Wedding planning can indeed be very stressful and generate high anxiety. It involves seemingly countless decisions and decision making is stressful by its very nature. We worry about other people's opinions, are bombarded by their expectations, and second guess ourselves. With respect to weddings, we are making decisions about things we don't necessarily have a lot of expertise with. The wedding industry and social expectations have created an environment in which wedding details are now under the proverbial microscope. The relaxing of etiquette norms provides us with more options and less guidance. When you add concerns about money to the mix, you have a perfect recipe for mood swings, out of character outbursts, and melt down mode.
Brides absolutely must take time for both self-reflection and working on their relationship with their fiance during the wedding planning process. They have to take periodic emotional and mental breaks from the planning process. If you are a bride, do it! If you are dealing with a bride, encourage her in this regard and help her make it happen.

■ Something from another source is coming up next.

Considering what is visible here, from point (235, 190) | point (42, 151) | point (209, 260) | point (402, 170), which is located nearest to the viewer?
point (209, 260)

Brides, keep things in perspective. The fate of the world does not rest upon your wedding planning decisions. While your wedding day is indeed an important day in your life, it isn't the only important day. It's a celebration of your commitment, not a Hollywood production. Don't compare your wedding to a perfectly scripted, well-rehearsed, outrageously funded wedding scene in a movie. For that matter, don't compare it to anyone else's wedding either.
Take a deep breath and pace yourself, making one decision at a time. Learn how to communicate your decisions firmly and tactfully when final decisions are made, and how to accept advice graciously when it is offered. Give advice serious consideration rather than automatically discounting it, especially when it is given by someone who may be driving you nuts. You might be tossing away a really good idea out of emotional reaction rather than rational decision making. Take a little time to mull over choices and advice rather than making snap decisions, but don't procrastinate to the point of indecision.
I can tell you from experience as a bride almost twenty years ago, those details you are obsessing about now will become vague memories over the years to come. I honestly could not tell you one thing about my wedding cake or my bridal bouquet without referring to a picture in an album I haven't opened since our anniversary last June.
Take other people's feelings, comfort, and financial situations into consideration by exhibiting common courtesy, common sense, and compassion. Know what you want, but make sure what you want is realistic and reasonable.
Take a deep breath...and stop using that word!